Même si leur base est différente, ils ont la même stratégie pour avancer. Pour les deux, il s’agit de travailler pour gagner ou être en bonne position en Iowa et au New Hampshire (où se tiendront les deux premières primaires) pour assurer leur place de meneur.euse. Cela implique de mobiliser leur base réciproquement plutôt que de se faire des misères. Après cette étape, les deux devront l’élargir pour ne pas être que meneur ou meneuse mais bien déterminer qui deviendra le candidat ou la candidate qui dominera la gauche démocrate. B. Sanders devra trouver le moyen de gagner au-delà des électeurs.trices des banlieues bien éduqués.es qui lui sont allergiques en ce moment et Mme Waren devra trouver une manière de convaincre plus de cols bleus de voter pour elle. Mais cette compétition ne devrait pas apparaitre avant six mois. Les deux réfléchissent stratégiquement (en ce moment).
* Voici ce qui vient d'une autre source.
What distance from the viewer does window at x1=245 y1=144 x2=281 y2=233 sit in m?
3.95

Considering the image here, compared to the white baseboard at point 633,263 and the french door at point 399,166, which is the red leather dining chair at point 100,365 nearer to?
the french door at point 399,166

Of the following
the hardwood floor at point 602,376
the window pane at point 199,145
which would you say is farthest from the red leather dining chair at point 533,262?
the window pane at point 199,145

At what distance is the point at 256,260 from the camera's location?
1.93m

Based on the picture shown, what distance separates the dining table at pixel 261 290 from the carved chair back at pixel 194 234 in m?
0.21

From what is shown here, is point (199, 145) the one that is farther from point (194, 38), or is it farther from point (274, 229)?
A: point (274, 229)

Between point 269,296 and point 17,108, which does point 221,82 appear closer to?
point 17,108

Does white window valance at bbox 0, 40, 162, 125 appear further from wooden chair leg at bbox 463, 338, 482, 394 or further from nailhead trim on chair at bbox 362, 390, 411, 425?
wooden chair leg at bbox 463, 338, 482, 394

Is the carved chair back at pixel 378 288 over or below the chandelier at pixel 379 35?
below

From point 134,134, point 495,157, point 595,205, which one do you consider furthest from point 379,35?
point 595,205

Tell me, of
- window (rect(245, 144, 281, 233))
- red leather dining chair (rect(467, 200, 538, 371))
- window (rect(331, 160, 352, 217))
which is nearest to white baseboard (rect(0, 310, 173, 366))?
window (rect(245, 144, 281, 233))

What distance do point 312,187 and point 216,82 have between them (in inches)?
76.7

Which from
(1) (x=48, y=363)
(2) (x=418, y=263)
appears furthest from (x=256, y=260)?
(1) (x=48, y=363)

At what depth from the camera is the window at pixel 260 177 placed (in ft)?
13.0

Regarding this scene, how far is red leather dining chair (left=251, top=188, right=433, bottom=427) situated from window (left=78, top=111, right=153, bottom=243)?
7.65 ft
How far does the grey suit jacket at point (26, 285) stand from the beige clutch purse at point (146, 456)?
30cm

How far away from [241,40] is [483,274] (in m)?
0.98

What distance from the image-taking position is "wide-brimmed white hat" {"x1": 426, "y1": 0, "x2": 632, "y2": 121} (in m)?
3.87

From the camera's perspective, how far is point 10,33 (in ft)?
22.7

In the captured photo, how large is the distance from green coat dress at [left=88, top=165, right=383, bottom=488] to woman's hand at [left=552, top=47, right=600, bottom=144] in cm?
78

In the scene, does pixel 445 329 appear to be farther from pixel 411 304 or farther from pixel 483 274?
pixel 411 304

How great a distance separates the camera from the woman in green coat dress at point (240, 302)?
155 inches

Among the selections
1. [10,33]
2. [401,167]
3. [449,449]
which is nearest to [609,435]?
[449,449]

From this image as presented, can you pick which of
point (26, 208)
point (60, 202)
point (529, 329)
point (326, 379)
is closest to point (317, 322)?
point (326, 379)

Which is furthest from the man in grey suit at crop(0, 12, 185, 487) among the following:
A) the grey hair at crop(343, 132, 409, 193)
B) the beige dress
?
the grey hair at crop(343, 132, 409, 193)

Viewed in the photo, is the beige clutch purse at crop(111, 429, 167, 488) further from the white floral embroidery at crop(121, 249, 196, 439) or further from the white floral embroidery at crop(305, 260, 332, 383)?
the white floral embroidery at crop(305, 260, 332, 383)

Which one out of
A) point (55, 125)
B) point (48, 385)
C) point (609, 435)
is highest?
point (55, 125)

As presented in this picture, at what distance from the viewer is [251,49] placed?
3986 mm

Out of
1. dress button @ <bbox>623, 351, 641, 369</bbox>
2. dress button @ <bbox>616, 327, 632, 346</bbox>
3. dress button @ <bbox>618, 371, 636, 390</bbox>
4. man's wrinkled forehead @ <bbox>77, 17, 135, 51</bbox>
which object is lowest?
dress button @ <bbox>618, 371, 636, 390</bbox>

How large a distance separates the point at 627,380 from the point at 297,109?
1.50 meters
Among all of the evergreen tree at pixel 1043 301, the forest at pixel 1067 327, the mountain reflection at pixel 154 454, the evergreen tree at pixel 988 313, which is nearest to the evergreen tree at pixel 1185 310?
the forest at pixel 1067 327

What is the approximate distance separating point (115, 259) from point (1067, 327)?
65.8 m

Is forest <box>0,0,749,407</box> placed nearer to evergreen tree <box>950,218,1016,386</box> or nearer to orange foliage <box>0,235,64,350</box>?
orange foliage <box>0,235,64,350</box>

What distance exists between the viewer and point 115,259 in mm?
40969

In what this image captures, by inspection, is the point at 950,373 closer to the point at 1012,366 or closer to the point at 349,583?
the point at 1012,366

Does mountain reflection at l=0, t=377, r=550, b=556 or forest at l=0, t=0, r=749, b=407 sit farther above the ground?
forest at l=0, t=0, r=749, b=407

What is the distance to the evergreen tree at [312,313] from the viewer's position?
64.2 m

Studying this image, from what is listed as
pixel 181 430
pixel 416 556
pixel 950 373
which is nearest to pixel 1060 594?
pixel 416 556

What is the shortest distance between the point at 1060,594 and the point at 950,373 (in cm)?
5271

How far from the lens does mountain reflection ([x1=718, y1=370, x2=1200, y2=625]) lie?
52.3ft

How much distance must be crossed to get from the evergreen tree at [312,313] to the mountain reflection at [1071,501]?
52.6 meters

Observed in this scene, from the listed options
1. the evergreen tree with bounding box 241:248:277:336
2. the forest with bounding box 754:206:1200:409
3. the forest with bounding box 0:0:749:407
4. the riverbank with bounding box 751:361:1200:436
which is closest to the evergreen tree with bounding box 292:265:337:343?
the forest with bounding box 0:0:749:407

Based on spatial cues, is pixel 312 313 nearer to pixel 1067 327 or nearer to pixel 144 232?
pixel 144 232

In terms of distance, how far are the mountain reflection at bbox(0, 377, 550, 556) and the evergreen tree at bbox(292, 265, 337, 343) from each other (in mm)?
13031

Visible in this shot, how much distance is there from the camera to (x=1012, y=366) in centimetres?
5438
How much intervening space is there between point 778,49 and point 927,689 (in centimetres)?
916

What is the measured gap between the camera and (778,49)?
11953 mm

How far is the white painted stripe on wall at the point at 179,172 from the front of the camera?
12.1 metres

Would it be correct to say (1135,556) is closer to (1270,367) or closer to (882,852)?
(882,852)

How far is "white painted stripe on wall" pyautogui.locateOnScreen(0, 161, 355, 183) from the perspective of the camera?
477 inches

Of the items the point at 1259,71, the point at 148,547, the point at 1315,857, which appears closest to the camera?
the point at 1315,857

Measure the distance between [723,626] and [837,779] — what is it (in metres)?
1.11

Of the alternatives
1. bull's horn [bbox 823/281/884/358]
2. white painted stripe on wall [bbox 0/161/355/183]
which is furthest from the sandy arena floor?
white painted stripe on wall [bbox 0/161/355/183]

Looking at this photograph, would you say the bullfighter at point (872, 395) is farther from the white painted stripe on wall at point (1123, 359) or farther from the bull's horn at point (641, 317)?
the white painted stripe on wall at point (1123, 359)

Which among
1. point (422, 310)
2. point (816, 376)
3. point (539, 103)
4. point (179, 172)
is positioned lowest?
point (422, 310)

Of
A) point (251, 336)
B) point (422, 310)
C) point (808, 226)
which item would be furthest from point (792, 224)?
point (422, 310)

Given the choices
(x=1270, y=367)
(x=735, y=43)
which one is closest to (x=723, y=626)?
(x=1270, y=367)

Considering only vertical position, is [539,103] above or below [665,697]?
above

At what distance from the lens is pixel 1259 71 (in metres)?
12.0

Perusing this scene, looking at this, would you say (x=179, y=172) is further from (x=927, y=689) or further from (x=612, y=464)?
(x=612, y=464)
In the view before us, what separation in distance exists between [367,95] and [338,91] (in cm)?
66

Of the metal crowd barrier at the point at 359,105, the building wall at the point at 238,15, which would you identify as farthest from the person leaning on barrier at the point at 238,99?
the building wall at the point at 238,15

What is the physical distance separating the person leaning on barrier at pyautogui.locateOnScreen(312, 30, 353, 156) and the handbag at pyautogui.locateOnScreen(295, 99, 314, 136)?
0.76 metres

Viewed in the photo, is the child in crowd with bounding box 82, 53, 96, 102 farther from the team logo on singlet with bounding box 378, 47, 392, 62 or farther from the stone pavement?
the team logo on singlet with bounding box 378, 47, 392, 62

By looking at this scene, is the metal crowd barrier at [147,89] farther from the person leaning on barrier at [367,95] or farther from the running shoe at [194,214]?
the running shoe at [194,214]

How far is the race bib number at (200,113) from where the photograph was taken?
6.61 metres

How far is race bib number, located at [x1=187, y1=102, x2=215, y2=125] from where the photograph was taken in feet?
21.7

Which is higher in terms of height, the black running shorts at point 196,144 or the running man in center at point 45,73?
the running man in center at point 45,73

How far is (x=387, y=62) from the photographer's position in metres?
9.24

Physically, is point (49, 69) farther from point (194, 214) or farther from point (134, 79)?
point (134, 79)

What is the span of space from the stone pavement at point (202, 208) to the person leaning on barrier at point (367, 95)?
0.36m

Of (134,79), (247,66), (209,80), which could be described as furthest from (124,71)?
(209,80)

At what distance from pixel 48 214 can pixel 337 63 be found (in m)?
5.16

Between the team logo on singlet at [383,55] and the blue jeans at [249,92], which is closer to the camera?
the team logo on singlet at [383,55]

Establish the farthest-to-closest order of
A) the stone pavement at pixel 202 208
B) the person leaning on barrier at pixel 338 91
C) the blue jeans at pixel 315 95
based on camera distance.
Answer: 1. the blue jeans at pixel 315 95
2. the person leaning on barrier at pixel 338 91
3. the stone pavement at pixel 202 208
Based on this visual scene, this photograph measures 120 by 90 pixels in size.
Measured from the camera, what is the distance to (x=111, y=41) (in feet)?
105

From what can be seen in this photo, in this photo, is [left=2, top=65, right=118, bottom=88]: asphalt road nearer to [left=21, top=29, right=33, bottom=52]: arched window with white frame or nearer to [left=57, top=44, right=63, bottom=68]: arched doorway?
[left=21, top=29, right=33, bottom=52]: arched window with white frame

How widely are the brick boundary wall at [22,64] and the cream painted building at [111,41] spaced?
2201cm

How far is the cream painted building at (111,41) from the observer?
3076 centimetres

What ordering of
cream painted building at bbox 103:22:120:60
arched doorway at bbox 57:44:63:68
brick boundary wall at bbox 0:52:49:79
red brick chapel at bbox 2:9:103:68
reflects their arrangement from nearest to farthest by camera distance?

En dehors de la stratégie, il se peut que cela devienne un facteur idéologique. Prenant pour acquis que les deux préféreraient un.e candidat.e démocrate de gauche à la présidence plutôt qu’un.e centriste, il se pourrait qu’ils se soutiennent l’un l’autre selon qui sera en avance au printemps 2020. Dans ces circonstances, ils y auraient peu d’avantage à ce qu’ils se battent l’un contre l’autre.
La campagne de 2020 offre à l’électorat démocrate le choix entre deux candidats.es solides à gauche, avec leur coalition propre. Reste à savoir laquelle triomphera dans les primaires et obligera le candidat ou la candidate en tête à fusionner ces deux bases. Mais, comme B. Sanders et E. Warren le savent, ce n’est pas pour aujourd’hui.